▸ DATA TO EXAMINE

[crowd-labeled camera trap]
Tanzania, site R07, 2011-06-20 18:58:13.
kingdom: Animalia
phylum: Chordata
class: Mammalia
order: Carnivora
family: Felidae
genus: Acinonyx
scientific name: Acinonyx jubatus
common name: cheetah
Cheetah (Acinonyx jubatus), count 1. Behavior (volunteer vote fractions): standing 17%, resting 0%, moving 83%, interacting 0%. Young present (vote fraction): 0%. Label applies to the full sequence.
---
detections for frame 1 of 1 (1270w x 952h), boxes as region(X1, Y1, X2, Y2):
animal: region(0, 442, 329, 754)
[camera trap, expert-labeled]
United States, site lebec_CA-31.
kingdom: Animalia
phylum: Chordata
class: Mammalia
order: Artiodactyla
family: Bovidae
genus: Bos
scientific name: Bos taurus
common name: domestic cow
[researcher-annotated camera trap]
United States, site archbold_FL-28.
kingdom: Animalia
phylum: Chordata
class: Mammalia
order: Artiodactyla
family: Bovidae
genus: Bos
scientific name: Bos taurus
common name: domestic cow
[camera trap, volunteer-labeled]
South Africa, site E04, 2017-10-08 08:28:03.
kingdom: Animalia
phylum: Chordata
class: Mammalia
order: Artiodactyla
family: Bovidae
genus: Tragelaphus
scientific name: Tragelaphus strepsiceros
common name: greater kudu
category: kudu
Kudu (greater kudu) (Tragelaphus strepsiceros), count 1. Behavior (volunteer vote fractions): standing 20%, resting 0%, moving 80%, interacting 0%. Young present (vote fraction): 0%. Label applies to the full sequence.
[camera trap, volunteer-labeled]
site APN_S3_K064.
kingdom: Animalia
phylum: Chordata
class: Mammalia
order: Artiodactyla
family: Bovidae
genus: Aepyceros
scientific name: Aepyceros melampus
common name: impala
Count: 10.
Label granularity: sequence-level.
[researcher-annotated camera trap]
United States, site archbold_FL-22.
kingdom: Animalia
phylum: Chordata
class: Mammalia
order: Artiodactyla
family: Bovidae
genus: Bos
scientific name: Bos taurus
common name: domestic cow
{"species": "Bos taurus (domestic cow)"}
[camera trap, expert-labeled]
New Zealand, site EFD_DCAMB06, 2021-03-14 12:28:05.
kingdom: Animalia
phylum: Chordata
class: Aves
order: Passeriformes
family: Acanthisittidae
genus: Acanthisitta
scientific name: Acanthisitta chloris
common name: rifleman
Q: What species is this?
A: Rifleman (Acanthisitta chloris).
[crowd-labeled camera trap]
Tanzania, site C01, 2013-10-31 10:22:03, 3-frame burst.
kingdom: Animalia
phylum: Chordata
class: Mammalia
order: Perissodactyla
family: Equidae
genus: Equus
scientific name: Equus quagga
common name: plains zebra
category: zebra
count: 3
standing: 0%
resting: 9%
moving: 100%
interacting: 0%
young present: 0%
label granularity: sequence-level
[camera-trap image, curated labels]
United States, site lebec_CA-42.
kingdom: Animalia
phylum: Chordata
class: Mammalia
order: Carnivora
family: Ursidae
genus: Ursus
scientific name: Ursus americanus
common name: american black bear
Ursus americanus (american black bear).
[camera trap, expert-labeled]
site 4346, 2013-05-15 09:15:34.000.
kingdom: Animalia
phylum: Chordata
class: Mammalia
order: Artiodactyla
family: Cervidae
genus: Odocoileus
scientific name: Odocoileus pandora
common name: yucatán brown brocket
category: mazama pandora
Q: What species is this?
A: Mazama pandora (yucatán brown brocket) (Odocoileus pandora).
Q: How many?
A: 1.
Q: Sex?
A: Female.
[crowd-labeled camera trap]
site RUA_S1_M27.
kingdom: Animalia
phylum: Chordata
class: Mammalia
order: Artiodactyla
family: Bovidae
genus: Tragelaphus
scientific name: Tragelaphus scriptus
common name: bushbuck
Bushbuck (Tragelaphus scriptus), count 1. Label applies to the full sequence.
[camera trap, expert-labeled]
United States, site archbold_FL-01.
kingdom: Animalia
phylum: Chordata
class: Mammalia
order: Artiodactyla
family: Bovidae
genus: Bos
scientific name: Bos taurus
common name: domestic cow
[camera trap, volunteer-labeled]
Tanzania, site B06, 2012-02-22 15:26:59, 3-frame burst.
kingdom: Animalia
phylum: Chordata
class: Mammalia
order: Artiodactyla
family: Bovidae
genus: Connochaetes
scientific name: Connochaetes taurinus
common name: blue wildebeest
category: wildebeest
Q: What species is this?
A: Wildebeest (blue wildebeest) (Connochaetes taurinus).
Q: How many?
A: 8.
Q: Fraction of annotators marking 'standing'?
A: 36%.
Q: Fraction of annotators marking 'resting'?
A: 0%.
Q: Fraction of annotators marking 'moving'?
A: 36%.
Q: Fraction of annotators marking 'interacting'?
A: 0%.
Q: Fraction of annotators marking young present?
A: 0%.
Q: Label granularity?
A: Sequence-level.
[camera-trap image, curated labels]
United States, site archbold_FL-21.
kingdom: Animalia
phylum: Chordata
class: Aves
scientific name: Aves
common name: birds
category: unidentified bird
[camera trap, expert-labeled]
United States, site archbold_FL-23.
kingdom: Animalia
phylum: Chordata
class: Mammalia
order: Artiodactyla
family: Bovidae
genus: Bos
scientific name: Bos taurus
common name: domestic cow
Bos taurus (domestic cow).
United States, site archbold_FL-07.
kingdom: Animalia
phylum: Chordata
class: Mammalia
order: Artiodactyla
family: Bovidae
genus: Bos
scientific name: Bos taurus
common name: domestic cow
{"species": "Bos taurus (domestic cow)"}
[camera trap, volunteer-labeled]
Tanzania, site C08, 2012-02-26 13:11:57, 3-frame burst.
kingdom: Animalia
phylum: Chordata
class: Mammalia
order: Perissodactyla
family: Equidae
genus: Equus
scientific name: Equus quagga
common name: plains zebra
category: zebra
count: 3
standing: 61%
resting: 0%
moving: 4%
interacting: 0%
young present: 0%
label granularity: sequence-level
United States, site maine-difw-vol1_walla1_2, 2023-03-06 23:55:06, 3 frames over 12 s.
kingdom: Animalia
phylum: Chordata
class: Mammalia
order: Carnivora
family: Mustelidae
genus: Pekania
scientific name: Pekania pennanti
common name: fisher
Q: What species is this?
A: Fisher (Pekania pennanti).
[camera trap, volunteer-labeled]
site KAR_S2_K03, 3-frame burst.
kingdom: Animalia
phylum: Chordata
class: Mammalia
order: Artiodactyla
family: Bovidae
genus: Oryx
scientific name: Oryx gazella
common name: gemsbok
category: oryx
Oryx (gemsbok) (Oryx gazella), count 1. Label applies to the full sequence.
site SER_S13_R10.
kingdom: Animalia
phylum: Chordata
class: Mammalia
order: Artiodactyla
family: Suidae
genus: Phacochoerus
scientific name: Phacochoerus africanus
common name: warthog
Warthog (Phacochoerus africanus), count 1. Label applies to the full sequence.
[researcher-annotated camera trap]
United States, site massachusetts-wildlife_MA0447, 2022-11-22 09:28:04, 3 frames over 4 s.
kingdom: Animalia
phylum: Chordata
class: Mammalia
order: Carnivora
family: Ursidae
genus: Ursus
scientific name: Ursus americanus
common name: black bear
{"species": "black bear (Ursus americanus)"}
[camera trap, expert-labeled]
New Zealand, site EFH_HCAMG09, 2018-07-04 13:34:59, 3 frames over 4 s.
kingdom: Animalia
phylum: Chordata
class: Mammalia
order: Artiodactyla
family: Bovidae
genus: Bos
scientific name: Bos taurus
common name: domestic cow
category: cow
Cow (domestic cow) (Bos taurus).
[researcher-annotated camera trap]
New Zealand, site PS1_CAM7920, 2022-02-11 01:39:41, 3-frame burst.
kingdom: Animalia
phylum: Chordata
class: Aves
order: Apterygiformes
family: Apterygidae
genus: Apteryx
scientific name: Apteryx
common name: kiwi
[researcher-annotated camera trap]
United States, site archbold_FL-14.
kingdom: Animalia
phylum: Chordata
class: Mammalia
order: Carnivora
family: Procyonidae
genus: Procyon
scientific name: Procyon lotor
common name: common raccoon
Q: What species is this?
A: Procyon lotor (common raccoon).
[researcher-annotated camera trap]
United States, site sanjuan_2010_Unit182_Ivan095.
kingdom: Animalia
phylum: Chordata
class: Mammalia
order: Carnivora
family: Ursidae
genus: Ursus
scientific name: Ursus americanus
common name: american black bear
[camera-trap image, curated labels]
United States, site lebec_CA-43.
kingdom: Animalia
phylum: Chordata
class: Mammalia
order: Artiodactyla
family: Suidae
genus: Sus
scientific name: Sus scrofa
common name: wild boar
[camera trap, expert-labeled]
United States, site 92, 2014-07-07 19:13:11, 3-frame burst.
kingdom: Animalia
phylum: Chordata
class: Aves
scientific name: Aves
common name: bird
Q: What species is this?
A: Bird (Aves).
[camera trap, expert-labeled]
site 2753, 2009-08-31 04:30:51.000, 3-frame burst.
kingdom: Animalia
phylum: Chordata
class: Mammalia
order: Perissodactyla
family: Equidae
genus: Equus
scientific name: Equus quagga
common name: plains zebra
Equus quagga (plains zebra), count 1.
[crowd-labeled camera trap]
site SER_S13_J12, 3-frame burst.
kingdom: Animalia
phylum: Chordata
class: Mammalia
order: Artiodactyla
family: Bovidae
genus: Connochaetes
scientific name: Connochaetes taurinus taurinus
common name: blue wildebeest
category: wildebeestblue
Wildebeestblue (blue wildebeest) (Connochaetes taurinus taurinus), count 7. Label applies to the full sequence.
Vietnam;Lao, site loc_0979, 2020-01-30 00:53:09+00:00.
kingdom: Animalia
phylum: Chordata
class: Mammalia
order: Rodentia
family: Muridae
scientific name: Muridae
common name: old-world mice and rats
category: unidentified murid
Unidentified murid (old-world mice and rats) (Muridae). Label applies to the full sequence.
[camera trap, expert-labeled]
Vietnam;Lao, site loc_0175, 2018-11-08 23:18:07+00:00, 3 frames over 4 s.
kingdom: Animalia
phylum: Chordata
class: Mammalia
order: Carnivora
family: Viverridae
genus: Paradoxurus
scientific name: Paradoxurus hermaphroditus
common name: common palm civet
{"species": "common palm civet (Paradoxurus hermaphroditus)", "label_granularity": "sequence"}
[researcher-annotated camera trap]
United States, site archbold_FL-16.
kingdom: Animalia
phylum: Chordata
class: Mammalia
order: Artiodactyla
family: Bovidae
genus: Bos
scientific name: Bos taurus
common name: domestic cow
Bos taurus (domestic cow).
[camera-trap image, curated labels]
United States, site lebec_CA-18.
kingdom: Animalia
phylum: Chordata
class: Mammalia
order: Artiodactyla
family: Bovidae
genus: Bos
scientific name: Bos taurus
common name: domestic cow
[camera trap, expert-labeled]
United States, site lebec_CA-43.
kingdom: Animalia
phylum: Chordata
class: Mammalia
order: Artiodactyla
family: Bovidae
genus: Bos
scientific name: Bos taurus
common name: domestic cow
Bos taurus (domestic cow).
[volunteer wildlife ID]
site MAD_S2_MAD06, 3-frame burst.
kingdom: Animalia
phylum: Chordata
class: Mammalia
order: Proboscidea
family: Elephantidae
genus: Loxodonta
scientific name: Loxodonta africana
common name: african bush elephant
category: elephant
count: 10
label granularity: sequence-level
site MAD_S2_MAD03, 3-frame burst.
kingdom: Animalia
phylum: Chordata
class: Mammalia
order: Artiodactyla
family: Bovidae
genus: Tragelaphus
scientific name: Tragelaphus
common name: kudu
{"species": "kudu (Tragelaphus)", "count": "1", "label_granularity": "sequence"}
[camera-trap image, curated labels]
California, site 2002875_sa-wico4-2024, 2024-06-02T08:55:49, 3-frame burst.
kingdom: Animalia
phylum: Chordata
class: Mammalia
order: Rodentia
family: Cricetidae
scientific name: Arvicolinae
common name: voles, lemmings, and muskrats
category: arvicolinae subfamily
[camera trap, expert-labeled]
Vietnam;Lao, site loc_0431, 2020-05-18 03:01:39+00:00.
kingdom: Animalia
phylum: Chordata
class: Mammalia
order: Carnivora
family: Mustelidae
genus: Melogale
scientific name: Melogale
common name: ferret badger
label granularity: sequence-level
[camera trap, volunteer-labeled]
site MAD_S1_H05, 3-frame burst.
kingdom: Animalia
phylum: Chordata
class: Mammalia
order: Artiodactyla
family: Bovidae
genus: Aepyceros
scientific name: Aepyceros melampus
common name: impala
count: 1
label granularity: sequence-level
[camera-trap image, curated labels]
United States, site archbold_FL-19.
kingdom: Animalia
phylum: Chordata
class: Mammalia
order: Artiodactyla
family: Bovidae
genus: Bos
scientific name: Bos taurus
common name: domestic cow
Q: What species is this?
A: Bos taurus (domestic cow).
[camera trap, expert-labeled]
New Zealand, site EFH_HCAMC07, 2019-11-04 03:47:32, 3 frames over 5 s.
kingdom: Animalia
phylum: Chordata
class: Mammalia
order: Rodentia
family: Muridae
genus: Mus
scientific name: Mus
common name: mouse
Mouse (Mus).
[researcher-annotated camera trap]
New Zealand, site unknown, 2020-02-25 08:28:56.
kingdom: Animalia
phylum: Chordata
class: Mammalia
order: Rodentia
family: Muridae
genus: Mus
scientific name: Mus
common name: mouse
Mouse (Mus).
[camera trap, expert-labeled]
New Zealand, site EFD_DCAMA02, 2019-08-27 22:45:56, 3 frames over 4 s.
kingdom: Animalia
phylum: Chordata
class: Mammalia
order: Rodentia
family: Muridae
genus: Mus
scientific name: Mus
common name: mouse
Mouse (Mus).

▸ TRY IT
Copy each line in the listing where "burst" appears.

▸ EXERCISE RESPONSE
Tanzania, site C01, 2013-10-31 10:22:03, 3-frame burst.
Tanzania, site B06, 2012-02-22 15:26:59, 3-frame burst.
Tanzania, site C08, 2012-02-26 13:11:57, 3-frame burst.
site KAR_S2_K03, 3-frame burst.
New Zealand, site PS1_CAM7920, 2022-02-11 01:39:41, 3-frame burst.
United States, site 92, 2014-07-07 19:13:11, 3-frame burst.
site 2753, 2009-08-31 04:30:51.000, 3-frame burst.
site SER_S13_J12, 3-frame burst.
site MAD_S2_MAD06, 3-frame burst.
site MAD_S2_MAD03, 3-frame burst.
California, site 2002875_sa-wico4-2024, 2024-06-02T08:55:49, 3-frame burst.
site MAD_S1_H05, 3-frame burst.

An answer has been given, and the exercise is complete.